Ask HN: Is this book lying about taking only 20 hours to learn programming? - goughgough
A book by Josh Kaufman<p>Am I missing something?<p>I get his point that we don&#x27;t need to spend 10,000 hours to master something.<p>But , 20 hours? A marketing point to sell a book may be? (cynicism overspill here).<p>I have read chapter 5 of his book &quot;The First 20 Hours: How to Learn Anything . . . Fast! by Josh Kaufman (Jun 6, 2013)&quot;<p>In it he described the process of how he went about breaking down and defining a programming problem and researching solutions and deciding which tools {out of a myriad of choices} to use for the job and downloading and installing tools and coding a Wordpress replacement solution using Sinatra and Jekyll etc.<p>For the scope of his programming project, see &quot;Deconstructing the End Result&quot;  at :
http:&#x2F;&#x2F;tinyurl.com&#x2F;ocm4kua<p>Along the way in his 20 hours journey a coder wannabe like me is introduced to new programming tools and concepts such as:<p>git, Sinatra, Heroku, Jekyll, DataMapper, Rake , framework , state etc.<p>He described how he researched and decided to reject using Ruby on Rails in favor of Sinatra; 
rejected Postgres in favor of DataMapper ; 
rejected Python in favor of using Ruby ; 
choosing Heroku instead of alternatives ; 
making complicated choices along the way.<p>All these in 20 hours.<p>Granted, he went into the project already knowing how to deal with html and css and maintaining server issues that host his website http:&#x2F;&#x2F;personalmba.com --- none of these skills I possess.<p>In case you don&#x27;t know who Josh Kaufman is, take a look at this video.
https:&#x2F;&#x2F;www.youtube.com&#x2F;watch?v=5MgBikgcWnY<p>..........Another question :<p>If you were to study computer programming again, how would you go about shortening your learning curve?<p>..........tl;dr:  
Is it really possible for a newbie to learn programming in 20 hours or less to solve a programming issue?<p>What resources or advice would you use or what pitfalls would you avoid to get to the end goal of learning programming faster?<p>Thanks a million.
======
segmondy
You can learn a lot in 20 hours, you can't learn all you need in 20 hours. The
key is maintaining a fine balance between learning(READING) and
doing(LEARNING). With google/stackoverflow, one can do a lot without
understanding much, kinda bruteforce your way to the solution.

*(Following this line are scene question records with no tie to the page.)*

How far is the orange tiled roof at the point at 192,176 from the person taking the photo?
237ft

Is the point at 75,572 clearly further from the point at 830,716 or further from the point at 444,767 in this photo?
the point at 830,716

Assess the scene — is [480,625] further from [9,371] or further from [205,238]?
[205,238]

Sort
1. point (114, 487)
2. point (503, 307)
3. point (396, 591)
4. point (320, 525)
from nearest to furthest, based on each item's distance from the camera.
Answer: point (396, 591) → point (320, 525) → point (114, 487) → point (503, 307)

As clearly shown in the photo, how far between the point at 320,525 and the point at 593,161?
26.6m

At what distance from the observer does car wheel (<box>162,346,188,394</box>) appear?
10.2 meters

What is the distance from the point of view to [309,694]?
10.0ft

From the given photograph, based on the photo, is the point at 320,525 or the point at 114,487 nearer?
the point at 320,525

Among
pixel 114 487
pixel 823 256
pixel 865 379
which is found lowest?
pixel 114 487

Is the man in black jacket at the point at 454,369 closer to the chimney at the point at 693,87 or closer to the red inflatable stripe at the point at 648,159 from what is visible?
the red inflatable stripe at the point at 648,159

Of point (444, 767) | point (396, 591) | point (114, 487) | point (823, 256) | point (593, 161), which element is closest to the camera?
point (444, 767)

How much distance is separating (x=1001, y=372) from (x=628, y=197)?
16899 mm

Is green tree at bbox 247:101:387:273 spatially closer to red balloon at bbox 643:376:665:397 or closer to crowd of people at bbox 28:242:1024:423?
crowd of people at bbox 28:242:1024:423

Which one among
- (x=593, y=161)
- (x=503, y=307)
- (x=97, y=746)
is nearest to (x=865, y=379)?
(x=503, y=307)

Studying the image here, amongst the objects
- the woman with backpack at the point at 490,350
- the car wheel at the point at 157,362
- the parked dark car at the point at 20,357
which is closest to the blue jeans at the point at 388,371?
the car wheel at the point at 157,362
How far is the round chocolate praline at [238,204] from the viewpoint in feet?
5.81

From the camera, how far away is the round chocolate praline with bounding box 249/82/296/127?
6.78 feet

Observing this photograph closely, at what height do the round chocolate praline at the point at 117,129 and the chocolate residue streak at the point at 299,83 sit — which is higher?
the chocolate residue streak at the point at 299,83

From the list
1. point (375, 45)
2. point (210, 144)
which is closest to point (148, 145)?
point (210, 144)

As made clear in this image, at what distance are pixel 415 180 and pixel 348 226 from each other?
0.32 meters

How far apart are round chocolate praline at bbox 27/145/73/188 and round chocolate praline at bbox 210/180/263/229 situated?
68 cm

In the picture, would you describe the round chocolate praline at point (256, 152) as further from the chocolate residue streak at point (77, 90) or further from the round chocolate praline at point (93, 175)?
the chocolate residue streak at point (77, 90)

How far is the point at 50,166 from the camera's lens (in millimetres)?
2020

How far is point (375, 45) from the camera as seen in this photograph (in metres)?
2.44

Just start doing, there was a post where someone learned to program by
building a small project everyday for about 180days, that's more like it. Take
that approach, start building everyday, non stop. Don't worry about the amount
of time, just finish whatever you start.

------
gamechangr
You won't learn ...

"git, Sinatra, Heroku, Jekyll, DataMapper, Rake , framework , state etc."

in 20 hours.

That is certainly marketing!

Maybe give you a very basic introduction and that's all.

------
nether
it's like learning "writing." the process doesn't end at 20 or 2,000 hours.